What’s more, the antioxidants supplied by drinking wheatgrass or taking other types of wheatgrass supplements can help lower the risk of a number of other serious diseases linked to oxidative stress, including heart disease and neurodegenerative conditions like Alzheimer’s disease.

Wheatgrass also contains electrolytes, including potassium, which helps regulate nerve and muscle function and maintain fluid balance in the body. Potassium can also help keep blood pressure under control and protect against stroke and osteoporosis.

In addition, wheatgrass is a great source of selenium—a trace mineral that acts as both an antioxidant and a detoxifying agent that helps the body rid itself of toxic heavy metals. Selenium also helps protect against many age-related conditions, including heart disease, cancer, and cognitive decline, and may even increase lifespan.

Moreover, wheatgrass is so rich in vitamin K that health care professionals recommend that people taking the blood thinner warfarin avoid it because of vitamin K’s role in blood clotting.

But for everyone else, this important vitamin has a positive impact on both high cholesterol and blood sugar levels and is associated with a lowered risk of diabetes. Vitamin K is also necessary for strong bones and helps protect arteries from plaque buildup. And like selenium, vitamin K appears to play a significant role in longevity.

The Benefits Continue…

We’ve already touched on many potential wheatgrass benefits. But there are so many more.

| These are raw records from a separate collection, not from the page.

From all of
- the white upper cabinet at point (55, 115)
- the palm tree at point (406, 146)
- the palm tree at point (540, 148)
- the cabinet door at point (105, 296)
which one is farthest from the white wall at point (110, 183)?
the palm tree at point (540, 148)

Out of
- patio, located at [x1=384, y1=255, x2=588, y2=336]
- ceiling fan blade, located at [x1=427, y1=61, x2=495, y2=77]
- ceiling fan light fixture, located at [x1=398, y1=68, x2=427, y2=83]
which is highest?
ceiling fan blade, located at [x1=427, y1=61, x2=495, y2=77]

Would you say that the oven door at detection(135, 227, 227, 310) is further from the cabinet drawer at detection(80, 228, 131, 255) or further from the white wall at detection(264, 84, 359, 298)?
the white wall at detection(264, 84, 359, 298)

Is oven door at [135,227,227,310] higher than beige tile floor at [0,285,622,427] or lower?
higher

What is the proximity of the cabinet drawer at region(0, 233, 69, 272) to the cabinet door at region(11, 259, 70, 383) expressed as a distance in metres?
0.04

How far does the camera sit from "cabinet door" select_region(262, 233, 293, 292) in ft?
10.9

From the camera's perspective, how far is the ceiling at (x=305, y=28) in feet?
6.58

For example, studies have found that wheatgrass helps to not only prevent heart disease, cancer, and diabetes but also aid in the treatment and prevention of blood disorders, obesity, digestive issues like irritable bowel syndrome (IBS) and ulcerative colitis, and autoimmune disorders like rheumatoid arthritis.

In addition, a review published in the Journal of Pharmacy and Biological Sciences assessing the findings of a number of different studies found that wheatgrass extract—or the juice pressed from the leaves of the young grass—is useful for a number of other conditions, including:

  • Gum disease
  • Arthritis
  • Asthma
  • Anemia
  • Gout
  • Acne
  • Eczema

There’s one last plus we haven’t yet noted: wheatgrass is naturally gluten free, which means it’s a safe and healthy choice for people diagnosed with celiac disease.

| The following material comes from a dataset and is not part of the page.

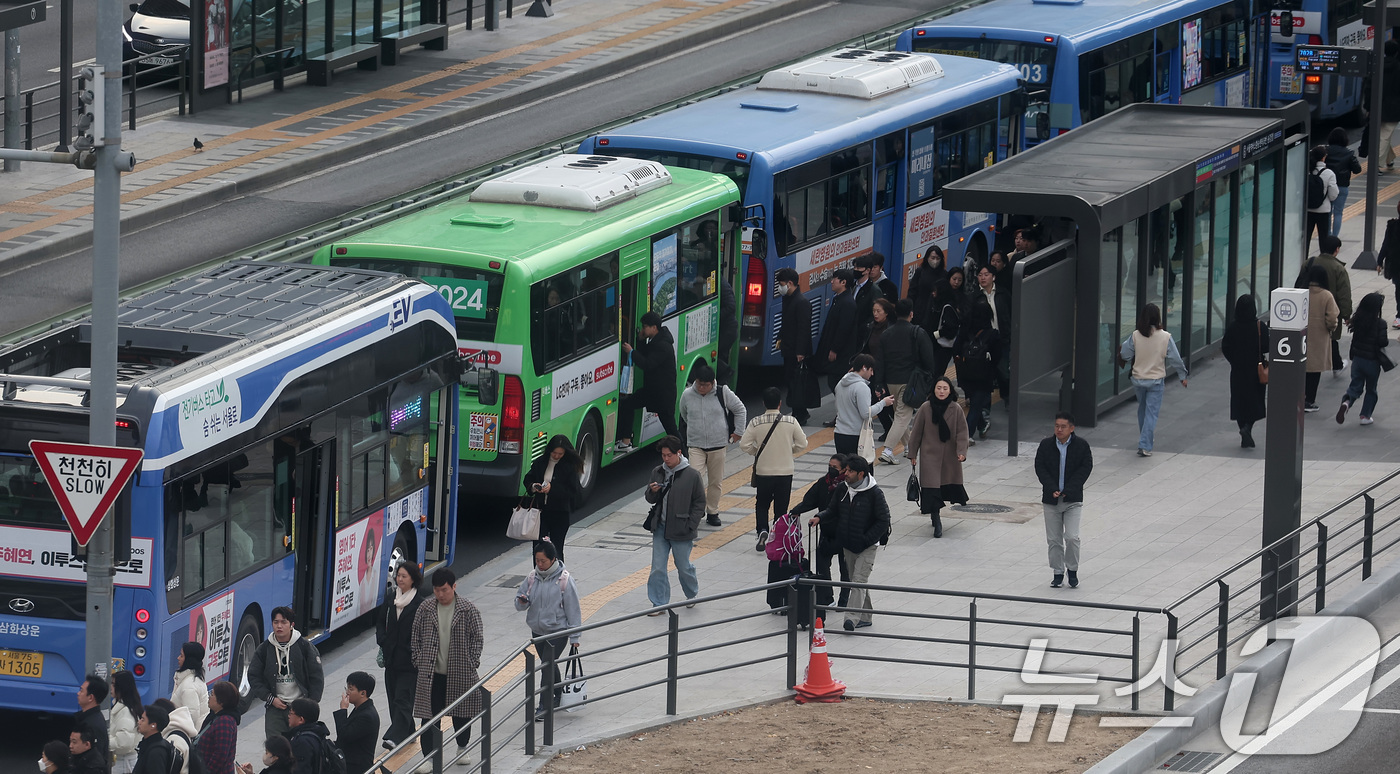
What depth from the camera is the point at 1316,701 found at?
1496cm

It’s Not Just for Drinking

You may think the only way to get the benefits of wheatgrass is by drinking it. But the truth is that wheatgrass can be used both inside and outside the body.

The nutrients and antibacterial properties of wheatgrass—and its main component, chlorophyll—mean that wheatgrass can be an important addition to your daily oral hygiene routine.

Simply swishing a 1-ounce wheatgrass shot for a few minutes each day can help kill the bacteria that cause plaque and lead to gingivitis and periodontal disease.

By the same token, gargling with wheatgrass can be great for a sore throat, especially if the pain is caused by an infection. And the leftover pulp from your wheatgrass juicer can be used as a poultice for the treatment of cuts, rashes, insect bites, and skin infections.

Strained wheatgrass juice also makes an effective eye wash for the treatment of eye irritations or infections, such as conjunctivitis, or pink eye. Likewise, equal parts wheatgrass and water can be used in a neti pot to help keep nasal passages clear and treat sinus infections.

And if you’re interested in an alkalinizing and detoxifying enema, try one part wheatgrass—either juice or powder form—to three parts water.

If you’re looking for the next powerhouse to add to your healthy lifestyle, look no further than wheatgrass. Whether you’re adding wheatgrass powder to your smoothies or drinking wheatgrass shots, or even opting for a wheatgrass supplement that you can take as a pill, this nutrient-rich grass is one green superfood you ought to check out.